◆ WORK ORDER
Output range, inclusive: from the line containing "1. Copy the pattern" to the line containing "2. Use a pen". Restate those lines from the data below word for word and only those.

◆ GIVEN DATA
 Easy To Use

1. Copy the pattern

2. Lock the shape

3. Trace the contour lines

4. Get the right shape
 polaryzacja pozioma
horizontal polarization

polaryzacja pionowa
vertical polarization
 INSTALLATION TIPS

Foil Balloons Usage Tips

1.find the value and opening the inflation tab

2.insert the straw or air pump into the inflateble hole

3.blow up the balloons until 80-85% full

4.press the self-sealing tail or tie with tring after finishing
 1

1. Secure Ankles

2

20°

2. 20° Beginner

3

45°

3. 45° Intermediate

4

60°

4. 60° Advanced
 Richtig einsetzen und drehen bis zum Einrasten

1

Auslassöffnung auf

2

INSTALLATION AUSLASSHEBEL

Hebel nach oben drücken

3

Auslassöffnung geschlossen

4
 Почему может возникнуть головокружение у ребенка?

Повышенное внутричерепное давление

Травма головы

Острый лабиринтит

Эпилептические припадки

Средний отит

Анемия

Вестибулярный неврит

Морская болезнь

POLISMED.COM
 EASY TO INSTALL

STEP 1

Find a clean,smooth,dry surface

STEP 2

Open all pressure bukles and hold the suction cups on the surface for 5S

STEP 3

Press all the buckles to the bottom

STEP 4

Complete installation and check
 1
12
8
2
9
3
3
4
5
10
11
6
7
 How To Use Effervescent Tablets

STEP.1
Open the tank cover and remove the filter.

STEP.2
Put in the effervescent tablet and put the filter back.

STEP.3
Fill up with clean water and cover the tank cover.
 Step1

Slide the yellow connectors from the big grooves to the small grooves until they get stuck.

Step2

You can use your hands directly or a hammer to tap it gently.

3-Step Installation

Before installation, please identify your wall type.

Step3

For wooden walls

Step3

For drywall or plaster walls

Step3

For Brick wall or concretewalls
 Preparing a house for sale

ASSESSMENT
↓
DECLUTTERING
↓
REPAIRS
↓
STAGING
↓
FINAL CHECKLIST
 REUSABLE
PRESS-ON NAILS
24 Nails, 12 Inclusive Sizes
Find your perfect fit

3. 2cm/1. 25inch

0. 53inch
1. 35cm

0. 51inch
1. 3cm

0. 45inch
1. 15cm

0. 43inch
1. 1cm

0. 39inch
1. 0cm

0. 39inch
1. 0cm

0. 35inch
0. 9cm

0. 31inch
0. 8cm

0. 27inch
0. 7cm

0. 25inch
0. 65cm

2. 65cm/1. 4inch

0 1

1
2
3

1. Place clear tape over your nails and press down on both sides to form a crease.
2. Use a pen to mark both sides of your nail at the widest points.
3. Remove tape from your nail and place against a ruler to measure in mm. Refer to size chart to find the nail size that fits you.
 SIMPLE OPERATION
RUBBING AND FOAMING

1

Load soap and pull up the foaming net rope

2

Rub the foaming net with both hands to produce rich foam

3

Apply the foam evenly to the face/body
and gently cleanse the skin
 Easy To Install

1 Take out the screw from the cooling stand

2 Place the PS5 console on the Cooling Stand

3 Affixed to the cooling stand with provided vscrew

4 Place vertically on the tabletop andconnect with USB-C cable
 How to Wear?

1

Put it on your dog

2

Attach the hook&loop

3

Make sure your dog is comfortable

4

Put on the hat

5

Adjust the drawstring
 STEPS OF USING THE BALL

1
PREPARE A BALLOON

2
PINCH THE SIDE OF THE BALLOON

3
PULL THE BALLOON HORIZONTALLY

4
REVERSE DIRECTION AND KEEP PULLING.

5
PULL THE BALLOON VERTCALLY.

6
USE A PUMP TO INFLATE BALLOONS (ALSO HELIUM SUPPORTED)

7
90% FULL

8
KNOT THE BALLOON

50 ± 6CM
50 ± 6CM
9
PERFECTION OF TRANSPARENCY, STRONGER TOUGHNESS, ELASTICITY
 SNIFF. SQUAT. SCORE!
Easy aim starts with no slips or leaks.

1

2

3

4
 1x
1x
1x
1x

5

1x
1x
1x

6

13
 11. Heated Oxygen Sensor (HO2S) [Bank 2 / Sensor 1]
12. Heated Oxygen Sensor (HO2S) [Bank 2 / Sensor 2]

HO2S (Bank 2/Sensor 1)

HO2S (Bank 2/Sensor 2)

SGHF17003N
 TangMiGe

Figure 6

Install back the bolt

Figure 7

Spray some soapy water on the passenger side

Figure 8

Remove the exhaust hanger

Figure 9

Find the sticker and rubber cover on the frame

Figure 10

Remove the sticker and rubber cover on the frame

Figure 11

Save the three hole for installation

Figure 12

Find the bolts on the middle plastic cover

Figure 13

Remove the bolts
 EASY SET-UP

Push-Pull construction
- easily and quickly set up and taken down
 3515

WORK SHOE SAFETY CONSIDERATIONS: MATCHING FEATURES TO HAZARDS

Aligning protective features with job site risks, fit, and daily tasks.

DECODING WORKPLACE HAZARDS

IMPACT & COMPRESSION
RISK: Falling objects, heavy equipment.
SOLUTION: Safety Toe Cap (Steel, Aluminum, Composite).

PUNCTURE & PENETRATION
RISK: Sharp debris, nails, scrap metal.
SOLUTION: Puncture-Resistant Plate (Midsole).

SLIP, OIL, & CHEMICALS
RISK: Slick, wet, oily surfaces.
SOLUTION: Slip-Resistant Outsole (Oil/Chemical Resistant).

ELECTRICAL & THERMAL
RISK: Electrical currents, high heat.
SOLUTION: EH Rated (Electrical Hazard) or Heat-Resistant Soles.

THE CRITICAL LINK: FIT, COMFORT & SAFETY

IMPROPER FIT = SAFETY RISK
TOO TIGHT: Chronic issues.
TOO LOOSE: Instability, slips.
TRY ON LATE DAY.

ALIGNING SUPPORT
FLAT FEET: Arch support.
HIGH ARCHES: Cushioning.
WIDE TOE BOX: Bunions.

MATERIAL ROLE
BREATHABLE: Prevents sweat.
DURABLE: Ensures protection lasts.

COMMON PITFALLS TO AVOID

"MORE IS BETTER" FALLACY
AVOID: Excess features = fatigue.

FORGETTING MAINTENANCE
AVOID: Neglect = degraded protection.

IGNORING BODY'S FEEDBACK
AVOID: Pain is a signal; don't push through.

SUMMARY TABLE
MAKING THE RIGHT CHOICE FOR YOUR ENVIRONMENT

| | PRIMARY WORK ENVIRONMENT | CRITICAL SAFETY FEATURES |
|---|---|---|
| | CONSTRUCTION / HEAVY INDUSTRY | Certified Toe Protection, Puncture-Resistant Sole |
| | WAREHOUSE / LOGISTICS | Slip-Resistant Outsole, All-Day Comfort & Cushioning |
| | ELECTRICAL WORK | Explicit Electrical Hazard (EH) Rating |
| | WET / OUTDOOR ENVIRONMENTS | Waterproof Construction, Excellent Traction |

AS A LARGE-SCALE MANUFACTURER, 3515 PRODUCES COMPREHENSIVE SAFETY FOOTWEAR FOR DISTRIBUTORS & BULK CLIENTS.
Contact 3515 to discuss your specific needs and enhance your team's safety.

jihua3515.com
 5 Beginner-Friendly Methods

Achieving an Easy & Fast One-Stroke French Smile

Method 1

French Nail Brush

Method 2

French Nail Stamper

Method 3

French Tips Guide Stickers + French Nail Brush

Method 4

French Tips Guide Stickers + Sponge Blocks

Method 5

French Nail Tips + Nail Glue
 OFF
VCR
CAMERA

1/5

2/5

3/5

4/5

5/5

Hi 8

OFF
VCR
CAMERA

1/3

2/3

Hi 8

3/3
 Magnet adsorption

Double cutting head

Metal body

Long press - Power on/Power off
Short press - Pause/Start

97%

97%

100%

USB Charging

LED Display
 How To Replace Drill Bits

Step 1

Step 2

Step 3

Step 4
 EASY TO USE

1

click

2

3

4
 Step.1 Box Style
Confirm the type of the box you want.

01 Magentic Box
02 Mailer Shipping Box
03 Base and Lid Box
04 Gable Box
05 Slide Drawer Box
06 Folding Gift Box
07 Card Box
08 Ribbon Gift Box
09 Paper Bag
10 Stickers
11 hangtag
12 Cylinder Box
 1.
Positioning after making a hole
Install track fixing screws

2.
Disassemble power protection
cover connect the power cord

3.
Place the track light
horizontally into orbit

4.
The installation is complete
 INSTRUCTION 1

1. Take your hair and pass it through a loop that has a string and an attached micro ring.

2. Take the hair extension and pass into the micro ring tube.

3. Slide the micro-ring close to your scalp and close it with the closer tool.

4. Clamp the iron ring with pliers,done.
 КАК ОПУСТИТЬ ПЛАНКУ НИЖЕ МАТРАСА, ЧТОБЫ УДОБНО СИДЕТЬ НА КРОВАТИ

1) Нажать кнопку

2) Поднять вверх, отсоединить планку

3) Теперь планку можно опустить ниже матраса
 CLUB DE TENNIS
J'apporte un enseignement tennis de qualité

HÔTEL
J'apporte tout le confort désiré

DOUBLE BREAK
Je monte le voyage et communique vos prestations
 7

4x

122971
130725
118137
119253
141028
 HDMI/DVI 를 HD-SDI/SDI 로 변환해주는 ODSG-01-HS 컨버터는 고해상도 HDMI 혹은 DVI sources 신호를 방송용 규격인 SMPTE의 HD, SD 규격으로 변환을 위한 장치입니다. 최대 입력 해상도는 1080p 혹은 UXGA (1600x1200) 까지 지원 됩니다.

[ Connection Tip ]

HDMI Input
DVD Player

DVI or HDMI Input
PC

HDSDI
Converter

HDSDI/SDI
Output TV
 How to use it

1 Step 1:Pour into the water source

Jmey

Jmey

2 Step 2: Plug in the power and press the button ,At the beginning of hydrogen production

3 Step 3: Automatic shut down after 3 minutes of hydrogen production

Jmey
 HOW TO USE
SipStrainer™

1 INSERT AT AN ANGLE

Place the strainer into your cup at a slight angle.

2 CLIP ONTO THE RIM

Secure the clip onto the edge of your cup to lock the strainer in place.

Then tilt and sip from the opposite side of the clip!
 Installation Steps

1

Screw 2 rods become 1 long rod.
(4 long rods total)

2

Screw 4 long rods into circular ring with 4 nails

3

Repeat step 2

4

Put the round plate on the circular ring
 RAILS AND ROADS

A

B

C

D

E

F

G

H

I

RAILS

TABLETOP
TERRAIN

◆ COMPLETED TASK
1. Copy the pattern

2. Lock the shape

3. Trace the contour lines

4. Get the right shape
 polaryzacja pozioma
horizontal polarization

polaryzacja pionowa
vertical polarization
 INSTALLATION TIPS

Foil Balloons Usage Tips

1.find the value and opening the inflation tab

2.insert the straw or air pump into the inflateble hole

3.blow up the balloons until 80-85% full

4.press the self-sealing tail or tie with tring after finishing
 1

1. Secure Ankles

2

20°

2. 20° Beginner

3

45°

3. 45° Intermediate

4

60°

4. 60° Advanced
 Richtig einsetzen und drehen bis zum Einrasten

1

Auslassöffnung auf

2

INSTALLATION AUSLASSHEBEL

Hebel nach oben drücken

3

Auslassöffnung geschlossen

4
 Почему может возникнуть головокружение у ребенка?

Повышенное внутричерепное давление

Травма головы

Острый лабиринтит

Эпилептические припадки

Средний отит

Анемия

Вестибулярный неврит

Морская болезнь

POLISMED.COM
 EASY TO INSTALL

STEP 1

Find a clean,smooth,dry surface

STEP 2

Open all pressure bukles and hold the suction cups on the surface for 5S

STEP 3

Press all the buckles to the bottom

STEP 4

Complete installation and check
 1
12
8
2
9
3
3
4
5
10
11
6
7
 How To Use Effervescent Tablets

STEP.1
Open the tank cover and remove the filter.

STEP.2
Put in the effervescent tablet and put the filter back.

STEP.3
Fill up with clean water and cover the tank cover.
 Step1

Slide the yellow connectors from the big grooves to the small grooves until they get stuck.

Step2

You can use your hands directly or a hammer to tap it gently.

3-Step Installation

Before installation, please identify your wall type.

Step3

For wooden walls

Step3

For drywall or plaster walls

Step3

For Brick wall or concretewalls
 Preparing a house for sale

ASSESSMENT
↓
DECLUTTERING
↓
REPAIRS
↓
STAGING
↓
FINAL CHECKLIST
 REUSABLE
PRESS-ON NAILS
24 Nails, 12 Inclusive Sizes
Find your perfect fit

3. 2cm/1. 25inch

0. 53inch
1. 35cm

0. 51inch
1. 3cm

0. 45inch
1. 15cm

0. 43inch
1. 1cm

0. 39inch
1. 0cm

0. 39inch
1. 0cm

0. 35inch
0. 9cm

0. 31inch
0. 8cm

0. 27inch
0. 7cm

0. 25inch
0. 65cm

2. 65cm/1. 4inch

0 1

1
2
3

1. Place clear tape over your nails and press down on both sides to form a crease.
2. Use a pen to mark both sides of your nail at the widest points.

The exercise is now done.